**Passage provided:**

Managing anxiety: how to park your “unmanageables”.
In recent leadership commentary and professional newsfeeds, we see both confident outreach and anxious vulnerability.
In some cases, such as Airbnb CEO Brian Chesky’s public letter on changes to his company, business-facts transparency weighs against raw emotion: “What we are about is belonging…I am truly sorry. Please know this is not your fault”.
In others, leaders celebrate achievement and unexpected successes…while at the same time questioning whether such things are sustainable or even repeatable.
Personal testimonials loom large: joys, newfound opportunities and silver linings, but also brokenness, despair and “please tell me I’m not the only one feeling like this”.
The reality is that, in some unique way, everyone is facing their own landscape of intersecting anxieties and concerns.
The question for everyone is, how to manage this?
Nobody has a perfect solution, but we can start by looking at what we can control.
And what we cannot.
A recent LHH article draws on clinical psychology to simplify the “how to manage this” question.
In proposing Four Steps Leaders Can Take to Help Identify and Relieve Stress Within Their Teams, the article describes two types of anxiety.
“Although we cannot eliminate uncertainty or the anxiety it causes…everyone can take steps to manage it. One of the first steps in that process is to separate ‘hypothetical’ anxiety from ‘empirical, measurable’ anxiety.”
On one hand, there are things you can control. Think of technology platforms, processes for virtual collaboration, requirements for new planning formats or tools. Things that may make you anxious, but that can be changed through your own action.
On the other, you may worry about, say, the length of time it may take for a coronavirus vaccine to be available. A very real concern and one with massive business impact – but unless you are a clinical researcher, not one you control in any way.
This second category is hypothetical anxiety. It is the land of the “unmanageable”.
Lights off, connections on.
The authors suggest some low-tech ways to start to park your unmanageables.
The first is a commitment to take time every day, for a meaningful period, to stop the flow of crisis thinking and instead breathe in what is going on around you.

**Directions:**
1. Write out the passage on managing anxiety word for word, starting with the words containing "In recent leadership" and ending with "to manage this?".
2. Extend the piece on parking your "unmanageables" by continuing from its final sentence.

**Record set:**
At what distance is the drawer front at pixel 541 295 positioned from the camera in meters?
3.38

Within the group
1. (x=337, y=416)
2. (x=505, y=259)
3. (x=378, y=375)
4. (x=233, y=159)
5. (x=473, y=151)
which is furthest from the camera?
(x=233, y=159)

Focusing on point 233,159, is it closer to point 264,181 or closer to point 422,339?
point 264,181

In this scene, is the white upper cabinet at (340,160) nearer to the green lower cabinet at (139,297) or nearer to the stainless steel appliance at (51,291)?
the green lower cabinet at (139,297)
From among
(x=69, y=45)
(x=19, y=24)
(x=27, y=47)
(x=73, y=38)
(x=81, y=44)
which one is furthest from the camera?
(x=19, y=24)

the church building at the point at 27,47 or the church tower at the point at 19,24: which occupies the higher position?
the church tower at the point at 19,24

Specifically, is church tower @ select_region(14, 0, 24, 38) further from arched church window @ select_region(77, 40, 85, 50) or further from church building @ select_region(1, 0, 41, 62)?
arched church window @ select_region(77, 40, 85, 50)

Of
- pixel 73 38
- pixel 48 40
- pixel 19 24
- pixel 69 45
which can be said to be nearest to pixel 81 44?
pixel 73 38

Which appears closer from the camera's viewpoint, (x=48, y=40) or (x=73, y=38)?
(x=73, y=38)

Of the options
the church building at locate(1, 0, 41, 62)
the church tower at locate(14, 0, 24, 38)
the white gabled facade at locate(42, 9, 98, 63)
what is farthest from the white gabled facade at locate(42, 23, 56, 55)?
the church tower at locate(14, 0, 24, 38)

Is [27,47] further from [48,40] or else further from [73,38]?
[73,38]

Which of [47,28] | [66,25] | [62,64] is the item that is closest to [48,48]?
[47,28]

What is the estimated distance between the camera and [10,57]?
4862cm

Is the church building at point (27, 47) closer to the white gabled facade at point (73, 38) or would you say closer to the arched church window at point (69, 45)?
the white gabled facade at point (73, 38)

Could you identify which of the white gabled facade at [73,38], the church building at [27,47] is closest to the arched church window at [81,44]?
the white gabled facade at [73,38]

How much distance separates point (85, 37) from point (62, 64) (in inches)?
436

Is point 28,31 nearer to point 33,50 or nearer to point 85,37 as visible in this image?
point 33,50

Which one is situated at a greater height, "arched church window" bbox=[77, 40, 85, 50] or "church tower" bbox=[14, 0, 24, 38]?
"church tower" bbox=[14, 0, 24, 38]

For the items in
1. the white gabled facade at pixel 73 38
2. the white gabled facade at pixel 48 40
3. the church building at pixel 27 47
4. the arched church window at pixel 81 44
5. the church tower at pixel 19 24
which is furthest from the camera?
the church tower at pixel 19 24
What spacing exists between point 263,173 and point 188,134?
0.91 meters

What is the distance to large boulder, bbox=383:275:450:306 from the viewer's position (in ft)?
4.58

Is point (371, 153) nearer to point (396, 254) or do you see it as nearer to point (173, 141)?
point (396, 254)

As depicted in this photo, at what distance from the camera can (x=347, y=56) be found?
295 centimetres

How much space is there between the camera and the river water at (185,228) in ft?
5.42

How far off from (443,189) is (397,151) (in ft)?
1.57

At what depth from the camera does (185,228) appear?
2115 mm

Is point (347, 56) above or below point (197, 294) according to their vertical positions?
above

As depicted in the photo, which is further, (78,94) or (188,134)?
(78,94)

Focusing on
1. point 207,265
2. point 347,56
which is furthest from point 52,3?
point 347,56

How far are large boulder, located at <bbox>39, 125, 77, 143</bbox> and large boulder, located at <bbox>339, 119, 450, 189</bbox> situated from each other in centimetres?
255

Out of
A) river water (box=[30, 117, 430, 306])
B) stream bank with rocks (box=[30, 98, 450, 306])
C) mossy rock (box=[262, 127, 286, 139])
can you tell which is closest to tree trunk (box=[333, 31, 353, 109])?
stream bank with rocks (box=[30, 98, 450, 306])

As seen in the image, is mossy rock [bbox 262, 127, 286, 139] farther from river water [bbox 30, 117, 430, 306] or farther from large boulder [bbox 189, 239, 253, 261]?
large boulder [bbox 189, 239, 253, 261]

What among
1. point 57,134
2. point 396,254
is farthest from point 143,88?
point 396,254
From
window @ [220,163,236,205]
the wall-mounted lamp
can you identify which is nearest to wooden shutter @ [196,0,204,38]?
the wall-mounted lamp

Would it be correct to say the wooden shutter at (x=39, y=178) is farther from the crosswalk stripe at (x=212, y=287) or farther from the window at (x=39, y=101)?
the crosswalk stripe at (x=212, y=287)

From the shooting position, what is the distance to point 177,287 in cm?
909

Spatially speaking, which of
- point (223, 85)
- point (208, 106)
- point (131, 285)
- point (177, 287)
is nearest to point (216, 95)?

**Expected outputs:**
1.
In recent leadership commentary and professional newsfeeds, we see both confident outreach and anxious vulnerability.
In some cases, such as Airbnb CEO Brian Chesky’s public letter on changes to his company, business-facts transparency weighs against raw emotion: “What we are about is belonging…I am truly sorry. Please know this is not your fault”.
In others, leaders celebrate achievement and unexpected successes…while at the same time questioning whether such things are sustainable or even repeatable.
Personal testimonials loom large: joys, newfound opportunities and silver linings, but also brokenness, despair and “please tell me I’m not the only one feeling like this”.
The reality is that, in some unique way, everyone is facing their own landscape of intersecting anxieties and concerns.
The question for everyone is, how to manage this?

2.
Turn off the lights – screens, devices, social, news. Think closely about what you don’t control, and park those things. Identify things you can manage, pick one, then start framing a solution that can help reduce anxiety and build confidence
In a related point, keep in mind the fact that, even though everyone has their own mix of concerns, there are many types of anxiety that are shared.
As a leader, you can watch for connections – across teams, geographies, mutual interests, family or other responsibilities – and help build peer or community networks that can defuse shared anxieties. Think outside the org chart!
Clinical psychology might feel abstract, but this point is entirely tactical. To help build awareness and engagement in a virtual world, turn your camera on!
And not just your own camera – where possible, encourage all participants in virtual meetings to turn theirs on as well.
If we don’t have visual cues, we can’t connect as well as we need to.
It’s harder to know when the ‘unmanageables” have become too heavy to carry, and harder to know how someone is doing.
A friendly face can make all the difference.
Cue the coach.
As leadership coaches, we see the impact of anxiety and the weight that lifts by managing it.
We know that you don’t need our help to turn on your computer camera; to be visible and present and aware of the stresses felt by those around you.
But what about your internal “camera”? Is it always crystal-clear when something is controllable and when it isn’t? Give us a call, and we can help you draw the lines.
The work of a coach can be about driving ahead and finding ways forward. But sometimes, it’s also about helping you build a parking lot.